Ojos azules, de Toni Morrison
12 de octubre, día de la raza. Cuando era niña siempre me enseñaron a celebrarlo. Recuerdo que en el colegio de monjas en el que estudiaba, participé en un baile con un ridículo taparrabo de fique. Estaba orgullosa por la fidelidad de mi vestimenta, me sentía como una auténtica indígena, pero ahora me doy cuenta de que las religiosas no estaban muy felices con mi vestimenta. Creo que se hubieran sentido más complacidas, con una india más conservadora y discreta.
De eso me di cuenta muchos años después, como también me di cuenta de que aquel día de 1492 en que el marinero Rodrigo de Triana avistó tierra después de dos meses de navegación, no era precisamente una fecha para celebrar. Por más que hicieron fuerza por hacerme creer que era el día de las razas, se parece más a la conmemoración del día en que inició el tiempo de la masacre a pueblos indígenas y en que se sometieron a negros condenándolos al desarraigo.
Pasé de la inocente felicidad pueril que celebraba la fecha en que los valientes españoles nos conquistaron, a la dolorosa idea de un grupo de salvajes delincuentes de una sociedad ambiciosa, que se arrojaron al mar buscando poder, frente a una vida en la que habían perdido todo valor, incluso el valor por ellos mismos. Que encontraron sin darse cuenta un mundo que no sabían como nombrar, porque jamás habían visto tanta belleza, y sin embargo bastaron pocos años para que sembraran ríos de sangre y de odio.

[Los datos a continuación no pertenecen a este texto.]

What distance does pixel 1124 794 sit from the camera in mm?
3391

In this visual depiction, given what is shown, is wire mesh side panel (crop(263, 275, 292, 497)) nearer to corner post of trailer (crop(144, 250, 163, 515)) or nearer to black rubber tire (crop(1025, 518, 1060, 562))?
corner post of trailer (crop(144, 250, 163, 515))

Pasé del agradecimiento por la llegada de la Iglesia, que había sido generosa al darle un Dios a los errados indios, a los sentimientos de indignación frente a pueblos enteros que fueron sometidos para que dejaran lo único que tenían, su cultura, su cosmovisión, su forma de ver el mundo.
Crecer duele porque pasé de desear disfrazarme de India Catalina, a preguntarme por ella, y por qué en una ciudad como esta se tiene un monumento de una india que traicionó a su pueblo.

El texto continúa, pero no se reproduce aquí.